* [GIVEN TASK]
Extract exactly and only the lines of the data below, starting at the line with "From the choices" and stopping after the final line.

Spatial reasoning dataset excerpts
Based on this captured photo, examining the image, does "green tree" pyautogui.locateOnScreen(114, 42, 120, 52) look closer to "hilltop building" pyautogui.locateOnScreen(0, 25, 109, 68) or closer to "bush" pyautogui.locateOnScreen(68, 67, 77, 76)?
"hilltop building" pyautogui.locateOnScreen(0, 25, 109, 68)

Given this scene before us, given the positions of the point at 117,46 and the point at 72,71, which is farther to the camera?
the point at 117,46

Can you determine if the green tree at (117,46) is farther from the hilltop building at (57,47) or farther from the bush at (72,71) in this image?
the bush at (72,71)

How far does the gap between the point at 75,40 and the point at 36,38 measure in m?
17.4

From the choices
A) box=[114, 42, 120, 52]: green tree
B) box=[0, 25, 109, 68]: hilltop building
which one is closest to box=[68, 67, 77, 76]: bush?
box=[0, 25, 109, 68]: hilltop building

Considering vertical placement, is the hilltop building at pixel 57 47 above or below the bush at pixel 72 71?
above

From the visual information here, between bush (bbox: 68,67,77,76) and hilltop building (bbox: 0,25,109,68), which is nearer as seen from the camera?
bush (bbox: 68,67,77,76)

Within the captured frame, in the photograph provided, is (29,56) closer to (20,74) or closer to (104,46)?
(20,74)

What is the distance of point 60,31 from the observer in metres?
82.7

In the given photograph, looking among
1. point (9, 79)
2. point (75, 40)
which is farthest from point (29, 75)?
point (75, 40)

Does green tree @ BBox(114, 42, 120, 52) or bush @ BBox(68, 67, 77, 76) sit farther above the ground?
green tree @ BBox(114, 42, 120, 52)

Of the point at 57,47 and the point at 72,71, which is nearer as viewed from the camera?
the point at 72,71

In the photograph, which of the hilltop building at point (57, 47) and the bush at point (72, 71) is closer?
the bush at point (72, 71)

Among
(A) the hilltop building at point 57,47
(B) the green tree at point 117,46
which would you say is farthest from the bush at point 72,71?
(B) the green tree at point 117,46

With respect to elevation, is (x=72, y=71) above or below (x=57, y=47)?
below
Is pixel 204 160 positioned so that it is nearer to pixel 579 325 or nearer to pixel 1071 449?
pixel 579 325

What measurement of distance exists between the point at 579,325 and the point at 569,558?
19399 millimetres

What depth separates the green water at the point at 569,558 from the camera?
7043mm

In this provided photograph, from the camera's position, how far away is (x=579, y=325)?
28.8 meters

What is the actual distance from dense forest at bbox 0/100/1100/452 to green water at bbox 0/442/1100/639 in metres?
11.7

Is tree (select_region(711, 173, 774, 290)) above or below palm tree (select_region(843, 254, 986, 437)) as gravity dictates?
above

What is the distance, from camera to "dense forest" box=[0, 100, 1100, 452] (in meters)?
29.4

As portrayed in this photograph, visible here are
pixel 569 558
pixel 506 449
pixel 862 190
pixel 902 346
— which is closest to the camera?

* [COMPLETED EXERCISE]
From the choices
A) box=[114, 42, 120, 52]: green tree
B) box=[0, 25, 109, 68]: hilltop building
which one is closest to box=[68, 67, 77, 76]: bush?
box=[0, 25, 109, 68]: hilltop building

Considering vertical placement, is the hilltop building at pixel 57 47 above or below the bush at pixel 72 71?
above

From the visual information here, between bush (bbox: 68,67,77,76) and hilltop building (bbox: 0,25,109,68), which is nearer as seen from the camera?
bush (bbox: 68,67,77,76)

Within the captured frame, in the photograph provided, is (29,56) closer to (20,74) or closer to (104,46)?
(20,74)

What is the distance of point 60,31 from the observer in metres?
82.7

In the given photograph, looking among
1. point (9, 79)
2. point (75, 40)
which is farthest from point (29, 75)?
point (75, 40)

Does green tree @ BBox(114, 42, 120, 52) or bush @ BBox(68, 67, 77, 76) sit farther above the ground?
green tree @ BBox(114, 42, 120, 52)

Of the point at 57,47 and the point at 72,71, which is nearer as viewed from the camera?
the point at 72,71

In the photograph, which of the hilltop building at point (57, 47) and the bush at point (72, 71) is closer?
the bush at point (72, 71)

Among
(A) the hilltop building at point 57,47
(B) the green tree at point 117,46
which would you say is farthest from the bush at point 72,71?
(B) the green tree at point 117,46

With respect to elevation, is (x=72, y=71) above or below (x=57, y=47)?
below
Is pixel 204 160 positioned so that it is nearer to pixel 579 325 or nearer to pixel 1071 449?
pixel 579 325

What measurement of distance exists between the point at 579,325 and the point at 569,558?
19399 millimetres

What depth separates the green water at the point at 569,558 from the camera?
7043mm

In this provided photograph, from the camera's position, how far away is (x=579, y=325)?
28.8 meters

What is the actual distance from dense forest at bbox 0/100/1100/452 to green water at bbox 0/442/1100/639 in metres?
11.7

Is tree (select_region(711, 173, 774, 290)) above or below palm tree (select_region(843, 254, 986, 437)) as gravity dictates?
above

What is the distance, from camera to "dense forest" box=[0, 100, 1100, 452] (in meters)?
29.4

As portrayed in this photograph, visible here are
pixel 569 558
pixel 506 449
pixel 862 190
pixel 902 346
— which is closest to the camera?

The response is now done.